The weight of responsibility settled over him. There were no laws requiring young women to live at home, regardless of their parents’ wishes. If he couldn’t make her go home, he knew without doubt he would look after her. Taking care of gently reared females was ingrained in him as deeply as seeking justice. Even so, while she remained pliable from a good meal, he really needed some answers.
“Shall we adjourn to the observation room?” He stood, coming around the table to slide back her chair.
She hesitated when they walked past the plaid coat, lying abandoned on the chair and making Max feel guilty for deceiving her.
“I should have known you weren’t an Irishman. How could I not have seen past that red wig?”
“I swear to you my grandfather was Irish. I’ll show you papers if you wish.”
“I wish you to be honest with me, Mr. Grant.” Her accusation cut him to the quick.
They walked the narrow corridor to the back of the train car while he sought to at least partially explain. “When I introduced myself to you earlier, I should have explained my disguise. I sometimes find it necessary in my line of work not to reveal who I really am.”
They had come to the observation room at the back of the car and she stepped away from him. “Is that badge fraudulent? Are you running from the law?”
“No, not at all. I’m a law-abiding citizen.”
“Who has to wear a minister’s disguise to ride a train.” She raised a brow in disbelief, looking around the opulent Pullman car. “And did you borrow this train car as part of your disguise?”

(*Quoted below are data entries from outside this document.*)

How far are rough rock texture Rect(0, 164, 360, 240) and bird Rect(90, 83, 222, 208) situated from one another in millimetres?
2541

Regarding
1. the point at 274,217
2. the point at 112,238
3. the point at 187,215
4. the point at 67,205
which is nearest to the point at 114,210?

“It’s a convenient way for me to travel.”
Her eyes narrowed. “What, exactly, do you do?”
Max’s position with the government depended on secrecy, and he never carried the badge he had shown her. But he didn’t want to lie. “Sometimes, I investigate problems for people, but right now, I’m looking for my brother. Which brings me to the point of why you are here.” He led her to the sofa and seated her, but remained standing.
He took his watch, unhooked the chain from his vest button and held it up. It rotated hypnotically in front of her.
“Does this look familiar?”
Abby opened her mouth in astonishment. She quickly glanced to the watch she wore.
“How…?”
“You will always know one another’s heart,” Max said, his deep voice mesmerizing her just as the slowly spinning watch did.
She shook her head, not believing he quoted the verse engraved inside the watch cover. “I don’t understand. How do you know that?”
“The watch you’re wearing belongs to my brother. I want to know how it came to be in your possession.” He reattached the chain to his vest button, then tucked the watch away.
Abby found herself fascinated by his long fingers, the nails blunt and cleanly cut, his knuckles very lightly covered with dark hair. She remembered thinking his features never quite matched that of the redheaded Donal O’Flagherty. She looked up at his dark eyebrows and eyelashes. How had she not noticed?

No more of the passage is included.